● **Extrait à lire**:
En février 2014, des hommes armés de machettes ont attaqué Grabo, dans l'ouest de la Côte d'Ivoire, à la frontière libérienne, tuant quatre soldats. Les experts craignent que de tels coups de main ne se multiplient avant la présidentielle ivoirienne en octobre.
Le Libérien "Vieux James" - un pseudonyme - 32 ans, assure y avoir participé sans être jamais inquiété, dans un témoignage à l'AFP à Zwedru, près du fleuve Cavally, qui constitue la frontière naturelle avec l'Ouest ivoirien, en proie à des attaques meurtrières depuis deux ans.
Plusieurs sources, dont des experts de l'ONU, imputent ces violences à des mercenaires basés au Liberia, préparant pour certains leurs opérations à partir des camps de réfugiés ivoiriens dans le pays.
Quelque 100. 000 Ivoiriens ont fui au Liberia les meurtrières violences post-électorales de 2010-2011 entre le président sortant Laurent Gbagbo et son rival victorieux Alassane Ouattara, qui ont dégénéré en conflit interethnique et en massacres.
Des centaines de partisans armés de Laurent Gbagbo ont trouvé refuge au Liberia.
"Vieux James" reconnaît que la vengeance était le principal mobile de l'attaque de Grabo en février 2014, mais de loin pas le seul.

● **Consignes**:
- A) D'après l'article sur les attaques dans l'ouest ivoirien, combien de soldats l'attaque de Grabo en février 2014 a-t-elle tués ?
- B) Rédigez la suite de l'article sur les attaques dans l'ouest ivoirien, après sa dernière phrase, s'il vous plaît.

● **Bloc de données**:
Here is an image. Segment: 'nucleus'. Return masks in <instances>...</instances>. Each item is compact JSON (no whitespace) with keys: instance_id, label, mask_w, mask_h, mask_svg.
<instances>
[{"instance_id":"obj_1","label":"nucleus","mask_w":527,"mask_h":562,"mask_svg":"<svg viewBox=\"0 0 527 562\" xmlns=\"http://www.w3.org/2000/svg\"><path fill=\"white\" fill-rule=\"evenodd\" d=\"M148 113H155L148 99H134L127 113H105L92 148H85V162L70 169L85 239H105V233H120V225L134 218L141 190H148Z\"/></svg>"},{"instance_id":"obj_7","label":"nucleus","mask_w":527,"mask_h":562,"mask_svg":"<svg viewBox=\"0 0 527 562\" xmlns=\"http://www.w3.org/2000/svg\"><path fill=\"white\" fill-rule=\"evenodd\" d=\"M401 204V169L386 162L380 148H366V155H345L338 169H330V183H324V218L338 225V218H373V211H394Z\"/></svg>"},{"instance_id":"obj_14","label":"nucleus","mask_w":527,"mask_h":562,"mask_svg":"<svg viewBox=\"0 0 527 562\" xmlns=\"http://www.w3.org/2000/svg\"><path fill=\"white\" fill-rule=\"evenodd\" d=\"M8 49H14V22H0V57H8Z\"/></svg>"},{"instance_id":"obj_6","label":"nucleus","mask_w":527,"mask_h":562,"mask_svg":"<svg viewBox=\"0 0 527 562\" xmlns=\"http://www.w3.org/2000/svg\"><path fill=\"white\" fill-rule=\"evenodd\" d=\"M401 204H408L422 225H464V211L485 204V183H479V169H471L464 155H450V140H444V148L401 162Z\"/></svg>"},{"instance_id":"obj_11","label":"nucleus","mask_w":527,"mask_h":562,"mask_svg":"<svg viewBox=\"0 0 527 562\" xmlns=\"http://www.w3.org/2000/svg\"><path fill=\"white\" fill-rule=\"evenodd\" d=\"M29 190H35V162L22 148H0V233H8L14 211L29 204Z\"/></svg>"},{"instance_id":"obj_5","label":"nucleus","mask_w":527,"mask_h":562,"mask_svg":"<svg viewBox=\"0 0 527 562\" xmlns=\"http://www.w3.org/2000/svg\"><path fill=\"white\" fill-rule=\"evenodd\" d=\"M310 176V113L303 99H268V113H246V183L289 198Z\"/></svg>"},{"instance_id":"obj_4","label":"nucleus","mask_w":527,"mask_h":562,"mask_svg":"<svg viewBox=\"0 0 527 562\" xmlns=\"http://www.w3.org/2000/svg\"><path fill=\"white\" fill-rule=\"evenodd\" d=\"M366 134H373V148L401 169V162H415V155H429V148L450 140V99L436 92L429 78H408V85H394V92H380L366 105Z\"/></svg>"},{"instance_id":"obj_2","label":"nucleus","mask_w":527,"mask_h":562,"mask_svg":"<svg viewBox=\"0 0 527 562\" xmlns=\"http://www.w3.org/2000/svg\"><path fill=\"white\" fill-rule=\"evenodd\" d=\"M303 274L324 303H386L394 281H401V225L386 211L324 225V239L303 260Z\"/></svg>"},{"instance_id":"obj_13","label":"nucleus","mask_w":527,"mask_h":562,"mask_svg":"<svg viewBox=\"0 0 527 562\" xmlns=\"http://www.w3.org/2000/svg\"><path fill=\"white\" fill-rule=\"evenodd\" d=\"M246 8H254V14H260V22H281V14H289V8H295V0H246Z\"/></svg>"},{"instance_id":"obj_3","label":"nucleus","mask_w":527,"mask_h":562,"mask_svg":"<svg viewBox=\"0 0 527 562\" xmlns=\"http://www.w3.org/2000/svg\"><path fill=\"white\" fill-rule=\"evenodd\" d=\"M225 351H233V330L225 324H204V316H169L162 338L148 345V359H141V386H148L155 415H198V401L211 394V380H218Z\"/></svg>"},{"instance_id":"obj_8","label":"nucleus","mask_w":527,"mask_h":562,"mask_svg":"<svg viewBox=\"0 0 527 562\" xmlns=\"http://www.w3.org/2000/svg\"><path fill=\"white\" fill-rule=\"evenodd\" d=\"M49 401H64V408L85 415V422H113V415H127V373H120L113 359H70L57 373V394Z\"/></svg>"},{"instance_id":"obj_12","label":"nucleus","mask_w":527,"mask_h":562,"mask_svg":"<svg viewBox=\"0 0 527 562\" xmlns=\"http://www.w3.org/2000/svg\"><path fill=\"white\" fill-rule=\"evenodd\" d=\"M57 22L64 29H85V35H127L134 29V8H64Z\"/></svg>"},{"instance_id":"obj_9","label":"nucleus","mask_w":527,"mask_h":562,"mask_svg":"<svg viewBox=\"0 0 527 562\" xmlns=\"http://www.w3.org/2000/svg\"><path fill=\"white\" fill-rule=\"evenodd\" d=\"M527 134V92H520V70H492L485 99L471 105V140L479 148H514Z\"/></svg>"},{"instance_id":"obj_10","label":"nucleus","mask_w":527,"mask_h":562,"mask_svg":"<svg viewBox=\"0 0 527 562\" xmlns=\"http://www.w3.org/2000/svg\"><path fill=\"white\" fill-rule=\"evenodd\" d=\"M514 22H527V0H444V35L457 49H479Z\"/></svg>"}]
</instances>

● **Réponses attendues**:
- A) Quatre soldats.

- B)
"Surtout, nos frères et soeurs de l'autre côté du fleuve (Cavally) étaient persécutés, tués et violés par les forces d'Alassane" Ouattara, affirme-t-il, en référence à la parenté ethnique entre populations de part et d'autre de la frontière.
"Nous ne pouvions pas rester sans rien faire", ajoute-t-il, précisant que l'appât du gain a aussi joué, sans révéler qui a payé ni combien.
Grabo a une nouvelle fois été attaquée en janvier 2015. Deux soldats et un milicien y ont été tués, selon les autorités ivoiriennes.
En novembre 2014, le groupe d'experts de l'ONU sur le Liberia s'est dit préoccupé de voir les camps de réfugiés dans ce pays constituer des "lieux de prédilection pour le recrutement et la préparation d'attaques transfrontalières".
- 'Frontière poreuse' -
Les Nations unies considèrent cette situation comme un ultime avatar du problème lancinant des milliers de combattants aujourd'hui dés?uvrés des 14 ans de guerres civiles (plus de 250. 000 morts entre 1989 et 2003) du Liberia.
Certains tirent leur subsistance de l'extraction illégale d'or ou de trafics de drogue et d'armes dans les forêts et zones minières de la frontière ivoirienne, qu'ils franchissent pour des raids visant à protéger leurs intérêts ou contre rémunération.
En 2013, une cinquantaine d'entre eux avaient tendu des embuscades aux gardes forestiers sierra-léonais. Et en août 2014 des élus locaux de Guinée forestière (sud) avaient vu la main des anciens rebelles libériens installés là dans une émeute contre des mesures de lutte contre Ebola conduites par les autorités.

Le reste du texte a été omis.